++++ DATASET EXTRACT ++++

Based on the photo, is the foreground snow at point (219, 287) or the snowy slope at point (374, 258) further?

++++
++++ DATASET EXTRACT ++++

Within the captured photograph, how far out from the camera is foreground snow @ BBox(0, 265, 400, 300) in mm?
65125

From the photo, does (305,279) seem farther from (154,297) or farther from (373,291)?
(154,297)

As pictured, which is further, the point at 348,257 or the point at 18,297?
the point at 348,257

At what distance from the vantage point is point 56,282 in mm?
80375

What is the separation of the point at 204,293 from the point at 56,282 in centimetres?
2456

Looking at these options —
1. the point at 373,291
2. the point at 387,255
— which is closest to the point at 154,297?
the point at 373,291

++++
++++ DATASET EXTRACT ++++

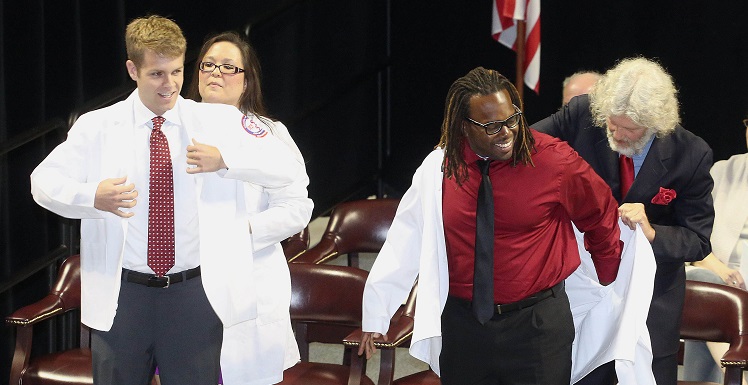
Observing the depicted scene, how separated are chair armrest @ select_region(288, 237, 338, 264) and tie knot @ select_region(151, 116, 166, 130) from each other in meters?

++++

WHAT TO PRODUCE >>
Show every line in the records above that contains the word "from".

ANSWER TO THIS PROBLEM >>
Within the captured photograph, how far out from the camera is foreground snow @ BBox(0, 265, 400, 300) in mm?
From the photo, does (305,279) seem farther from (154,297) or farther from (373,291)?
At what distance from the vantage point is point 56,282 in mm?
What is the separation of the point at 204,293 from the point at 56,282 in centimetres?
Observing the depicted scene, how separated are chair armrest @ select_region(288, 237, 338, 264) and tie knot @ select_region(151, 116, 166, 130) from each other in meters?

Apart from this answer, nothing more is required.